In this combined field and laboratory investigation, the authors tested the efficacy of an intervention designed to promote circadian adaptation to night-shift work. Fifteen nurses working permanent night schedules (> or = 8 shifts/ 15 days) were recruited from area hospitals. Following avacation period of > or = 10 days on a regular daytime schedule, workers were admitted to the laboratory for the assessment of circadian phase via a 36-h constant routine. They returned to work approximately 12 night shifts on their regular schedules under one of two conditions. Treatment group workers (n = 10, mean age +/- SD = 41.7 +/- 8.8 years) received an intervention including 6 h of intermittent bright-light exposure in the workplace (approximately 3,243 lux) and shielding from bright morning outdoor light with tinted goggles (15% visual light transmission). Control group workers (n = 9, mean age +/- SD = 42.0 +/- 7.2 years) were observed in their habitual work environments. On work days, participants maintained regular sleep/wake schedules including a single 8-h sleep/darkness episode beginning 2 h after the end of the night shift. A second 36-h constant routine was performed following the series of night shifts. In the presence of the intervention, circadian rhythms of core body temperature and salivary melatonin cycles were delayed by an average (+/- SEM) of -9.32 +/- 1.06 h and -11.31 +/- 1.13 h, respectively. These were significantly greater than the phase delays of -4.09 +/- 1.94 h and -5.08 +/- 2.32 h displayed by the control group (p = 0.03 and p = 0.02, respectively). The phase angle between circadian markers and the shifted schedule was reestablished to its baseline position only in the treatment group of workers. These results support the efficacy of a practical intervention for promoting circadian adaptation to night-shift work under field conditions. They also underline the importance of controlling the overall pattern of exposure to light and darkness in circadian adaptation to shifted sleep/wake schedules.

Phase-dependent effect of room light exposure in a 5-h advance of the sleep-wake cycle: implications for jet lag.

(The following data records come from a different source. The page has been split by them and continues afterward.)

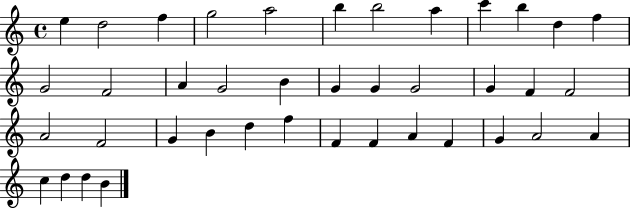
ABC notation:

X:1
T:Untitled
M:4/4
L:1/4
K:C
e d2 f g2 a2 b b2 a c' b d f G2 F2 A G2 B G G G2 G F F2 A2 F2 G B d f F F A F G A2 A c d d B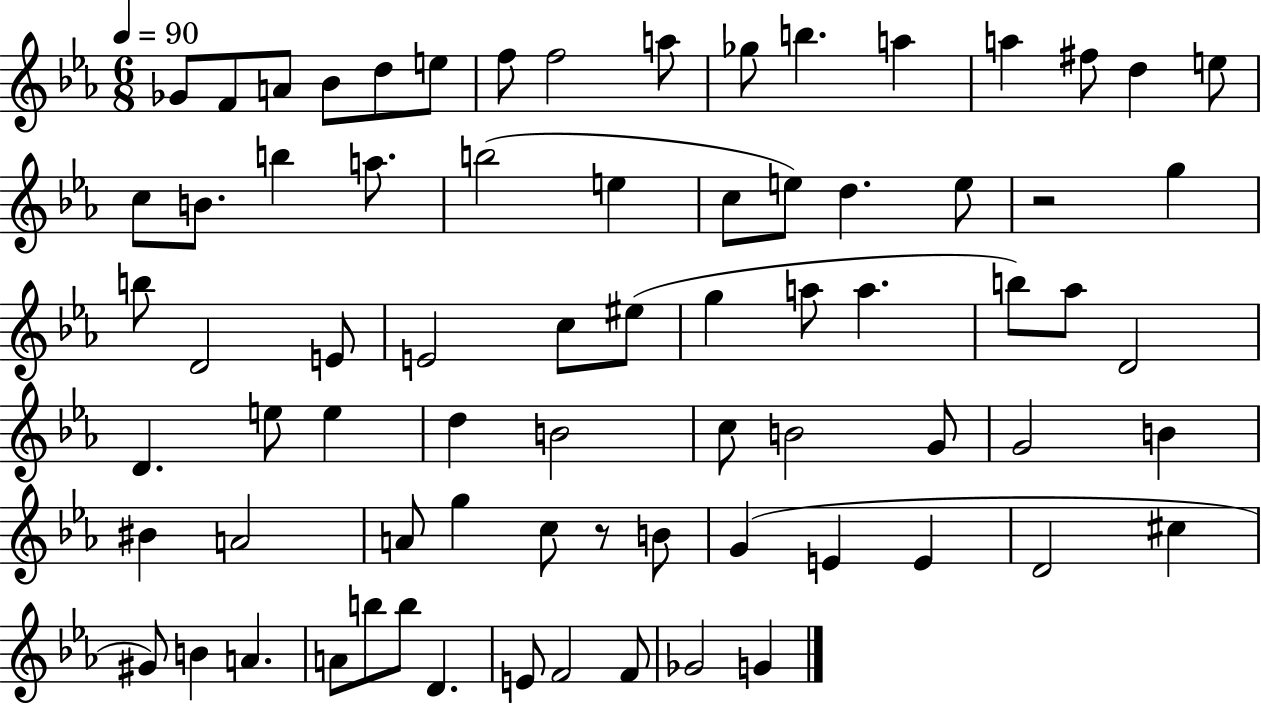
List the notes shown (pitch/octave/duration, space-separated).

Gb4/e F4/e A4/e Bb4/e D5/e E5/e F5/e F5/h A5/e Gb5/e B5/q. A5/q A5/q F#5/e D5/q E5/e C5/e B4/e. B5/q A5/e. B5/h E5/q C5/e E5/e D5/q. E5/e R/h G5/q B5/e D4/h E4/e E4/h C5/e EIS5/e G5/q A5/e A5/q. B5/e Ab5/e D4/h D4/q. E5/e E5/q D5/q B4/h C5/e B4/h G4/e G4/h B4/q BIS4/q A4/h A4/e G5/q C5/e R/e B4/e G4/q E4/q E4/q D4/h C#5/q G#4/e B4/q A4/q. A4/e B5/e B5/e D4/q. E4/e F4/h F4/e Gb4/h G4/q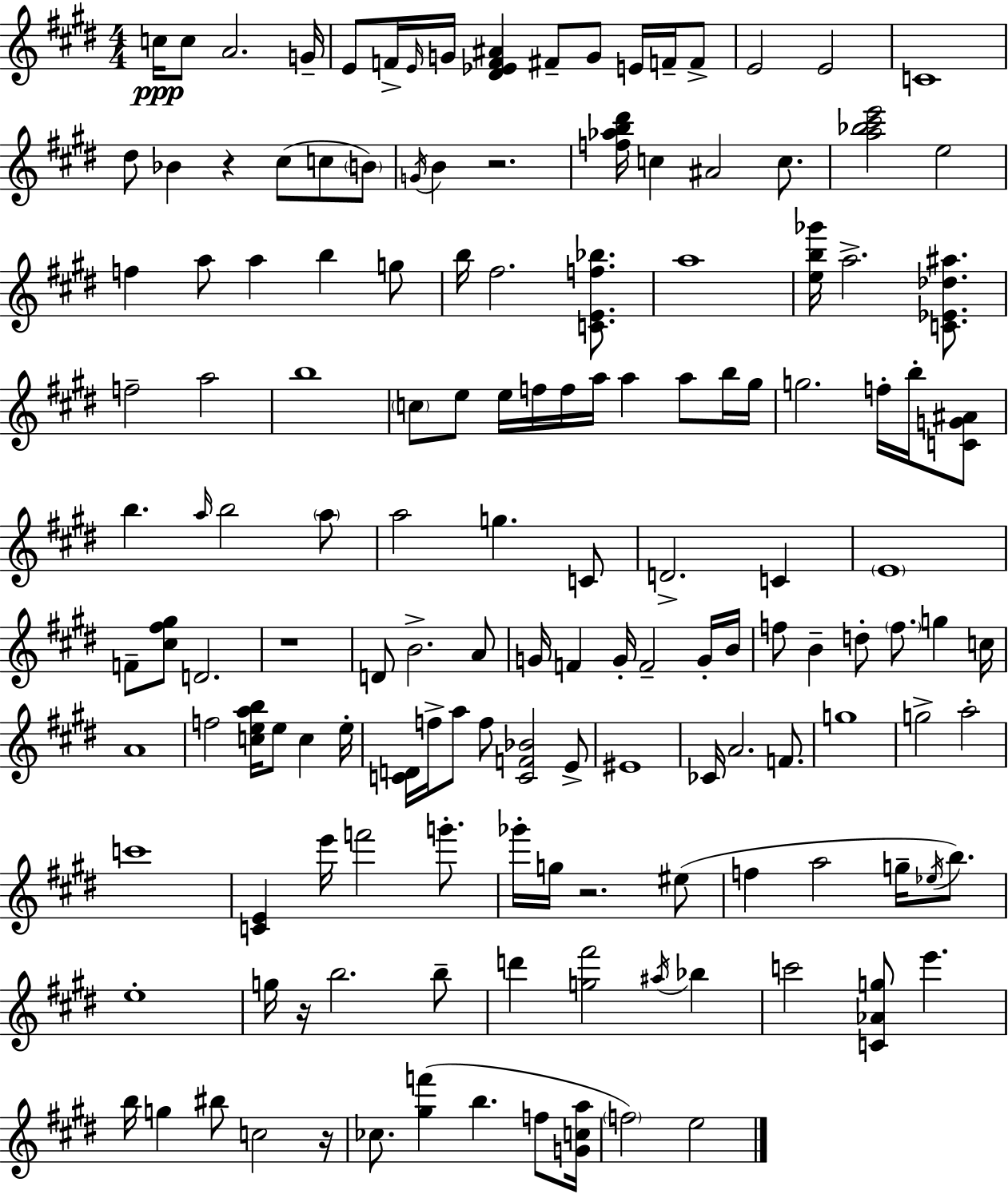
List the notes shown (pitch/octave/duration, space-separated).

C5/s C5/e A4/h. G4/s E4/e F4/s E4/s G4/s [D#4,Eb4,F4,A#4]/q F#4/e G4/e E4/s F4/s F4/e E4/h E4/h C4/w D#5/e Bb4/q R/q C#5/e C5/e B4/e G4/s B4/q R/h. [F5,Ab5,B5,D#6]/s C5/q A#4/h C5/e. [A5,Bb5,C#6,E6]/h E5/h F5/q A5/e A5/q B5/q G5/e B5/s F#5/h. [C4,E4,F5,Bb5]/e. A5/w [E5,B5,Gb6]/s A5/h. [C4,Eb4,Db5,A#5]/e. F5/h A5/h B5/w C5/e E5/e E5/s F5/s F5/s A5/s A5/q A5/e B5/s G#5/s G5/h. F5/s B5/s [C4,G4,A#4]/e B5/q. A5/s B5/h A5/e A5/h G5/q. C4/e D4/h. C4/q E4/w F4/e [C#5,F#5,G#5]/e D4/h. R/w D4/e B4/h. A4/e G4/s F4/q G4/s F4/h G4/s B4/s F5/e B4/q D5/e F5/e. G5/q C5/s A4/w F5/h [C5,E5,A5,B5]/s E5/e C5/q E5/s [C4,D4]/s F5/s A5/e F5/e [C4,F4,Bb4]/h E4/e EIS4/w CES4/s A4/h. F4/e. G5/w G5/h A5/h C6/w [C4,E4]/q E6/s F6/h G6/e. Gb6/s G5/s R/h. EIS5/e F5/q A5/h G5/s Eb5/s B5/e. E5/w G5/s R/s B5/h. B5/e D6/q [G5,F#6]/h A#5/s Bb5/q C6/h [C4,Ab4,G5]/e E6/q. B5/s G5/q BIS5/e C5/h R/s CES5/e. [G#5,F6]/q B5/q. F5/e [G4,C5,A5]/s F5/h E5/h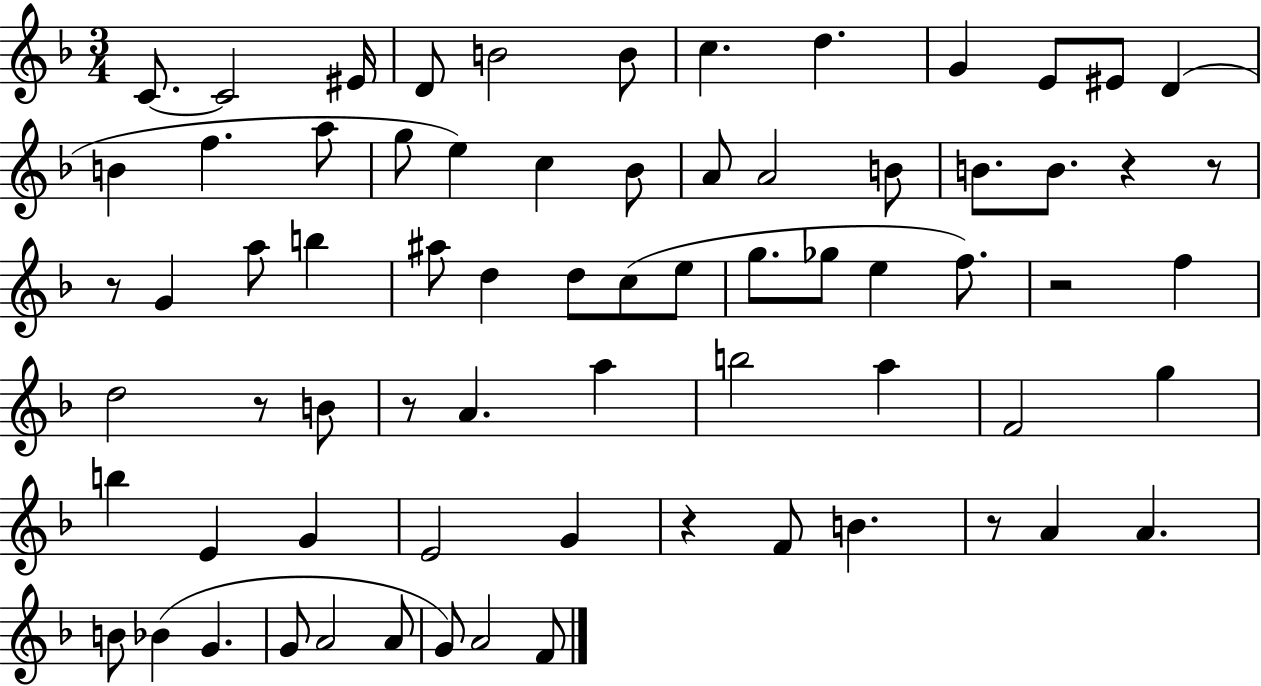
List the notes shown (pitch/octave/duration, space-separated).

C4/e. C4/h EIS4/s D4/e B4/h B4/e C5/q. D5/q. G4/q E4/e EIS4/e D4/q B4/q F5/q. A5/e G5/e E5/q C5/q Bb4/e A4/e A4/h B4/e B4/e. B4/e. R/q R/e R/e G4/q A5/e B5/q A#5/e D5/q D5/e C5/e E5/e G5/e. Gb5/e E5/q F5/e. R/h F5/q D5/h R/e B4/e R/e A4/q. A5/q B5/h A5/q F4/h G5/q B5/q E4/q G4/q E4/h G4/q R/q F4/e B4/q. R/e A4/q A4/q. B4/e Bb4/q G4/q. G4/e A4/h A4/e G4/e A4/h F4/e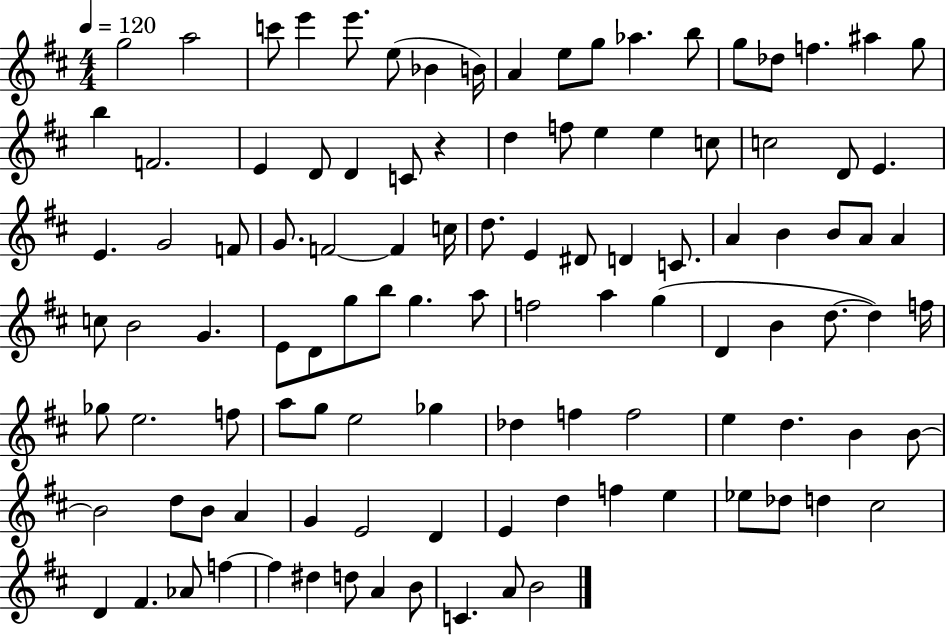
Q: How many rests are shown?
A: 1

The acute disruption in sleep quality, vigilance levels, and cognitive and athletic performance observed after transmeridian flights is presumed to be the result of a transient misalignment between the endogenous circadian pacemaker and the shifted sleep schedule. Several laboratory and field experiments have demonstrated that exposure to bright artificial light can accelerate circadian entrainment to a shifted sleep-wake schedule. In the present study, the authors investigated whether the schedule of exposure to indoor room light, to which urban dwellers are typically exposed, can substantially affect circadian adaptation to a simulated eastward voyage. We enrolled 15 healthy young men in a laboratory simulation of a Montreal-to-London voyage. Subjects were exposed to 6 h of room light (mean +/- SD: 379+/-10) prior to bedtime (n = 7) or when on a progressively advancing schedule (n = 8) early in the day. The remaining 10 hours of wakefulness were spent in dim light (4+/-1 lux). Circadian assessments, performed via the constant routine procedure, evaluated the phase of the endogenous circadian rhythms of core body temperature and plasma melatonin before and after 1 week on the shifted schedule. At the end of the study, only subjects exposed to room light on the advancing schedule expressed oscillations of the endogenous circadian pacemaker in phase with the new sleep-wake cycle. In this group, a mean advance shift of the nadir of core body temperature of +5:22+/-0:15 h was observed, with parallel shifts in plasma melatonin concentration and subjective alertness. The circadian rhythms of subjects exposed to room light later in the day remained much more adjusted to the departure than to the destination time zone. These results demonstrate that the schedule of exposure to room light can substantially affect circadian adaptation to a shifted sleep-wake schedule.